Lawrence historical group re-evaluates mission.

By: Lea Kahn
   Aware of its past but unclear about its future, the Lawrence Historical Society has formed a long-range planning committee.
   The 13-member committee will work with the Stoolmacher Consulting Group to develop a mission statement, said Janet Bickal, president of the Lawrence Historical Society’s board of trustees.
   The Stoolmacher Consulting Group, which is based in Lawrence, will be paid $2,500 to help the society develop a long-range plan, Ms. Bickal said. The society received a grant from the Princeton Area Community Foundation to cover the cost of hiring the consultant, she said.
   Ms. Bickal readily acknowledged that the historical society does not have a long-range plan.
   For the better part of a decade, it had focused on working with Lawrence Township to restore the township-owned Brearley House, which is located at the end of Meadow Road. The 18th-century brick farmhouse was built by one of the pioneer settlers of the township.
   "Since May 2000, when the restoration of the Brearley House was completed, the society has needed to decide what our priorities should be," Ms. Bickal said. "Should we do another major capital project? Should we emphasize historical topics unrelated to the Brearley House or the Port Mercer Canal House (which serves as the society’s headquarters)?
   "We decided we needed to have a plan," Ms. Bickal said of the 200-member historical society. "We had a plan — to restore the Brearley House. We did that, and now we need to know where we are going in the future."
   That’s why the society applied for a grant from the Princeton Area Community Foundation and then hired the Stoolmacher Consulting Group. The objective now is to create a questionnaire that will be distributed to the 1,300 people on the historical society’s mailing list. The questionnaire will be anonymous, she added.
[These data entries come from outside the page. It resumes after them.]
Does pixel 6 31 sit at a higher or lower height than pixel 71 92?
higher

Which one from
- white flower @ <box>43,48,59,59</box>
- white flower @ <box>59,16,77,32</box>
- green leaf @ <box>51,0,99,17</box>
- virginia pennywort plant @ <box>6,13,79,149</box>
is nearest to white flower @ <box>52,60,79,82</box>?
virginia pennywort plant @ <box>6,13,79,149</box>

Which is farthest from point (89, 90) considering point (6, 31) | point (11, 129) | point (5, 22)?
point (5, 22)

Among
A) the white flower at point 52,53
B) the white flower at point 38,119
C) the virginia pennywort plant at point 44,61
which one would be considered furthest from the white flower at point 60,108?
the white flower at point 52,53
   The questionnaire, which is being designed, also will be made available on the Lawrence Historical Society’s Web site,, Ms. Bickal said. It will be available through the public schools and in the Lawrence Headquarters Branch of the Mercer County Library System, she said.
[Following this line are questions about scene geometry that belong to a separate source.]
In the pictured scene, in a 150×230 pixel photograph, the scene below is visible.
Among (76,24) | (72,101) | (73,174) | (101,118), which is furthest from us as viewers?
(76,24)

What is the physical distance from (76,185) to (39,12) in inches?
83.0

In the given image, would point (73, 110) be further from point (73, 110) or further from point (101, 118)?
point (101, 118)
   "We want to get it out as broadly as we can," she said. "We want it get it in the mail before our Feb. 22 annual meeting. It will ask people whether they are familiar with what the historical society has done in the past or whether they have attended any of our events. People may suggest other things that we might do."
   The questionnaire also may ask if the society’s programs and membership reflect the diversity of Lawrence Township, she said. It may ask whether the programs encourage active participation by students, senior citizens and the general public. And it may ask whether the society’s activities have lead to a heightened interest in Lawrence Township’s history, she said.
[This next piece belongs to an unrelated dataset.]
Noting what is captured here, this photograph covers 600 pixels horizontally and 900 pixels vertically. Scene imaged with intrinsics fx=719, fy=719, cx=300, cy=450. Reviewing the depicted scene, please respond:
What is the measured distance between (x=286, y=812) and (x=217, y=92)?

   "Implicit in the plan is to increase active, participating membership," Ms. Bickal said. "We need to increase the active membership of our society, especially among young people. To do that, we need to show that we have compelling plans for the future."
   The results of the questionnaire and the long-range plan that it generates would be discussed at the Lawrence Historical Society’s annual meeting in 2005, Ms. Bickal said. It is expected to take a year to analyze the results and come up with a long-range plan, she said.
   The 13-member long-range planning committee includes Deputy Mayor Pam Mount, Schools Superintendent Max Riley, Delaware & Raritan Canal Parks Superintendent Susan Herron and Rider University professor Brooke Hunter.
   Also, archeologist Ian Burrow of Hunter Research, Lawrence Township Historian Richard Graja and historical society trustees Ruth Barringer, Paul Gatterdam, Caryn Goldenberg, Chris Lahoda, Dan Oberst, Don Meisel and Ms. Bickal.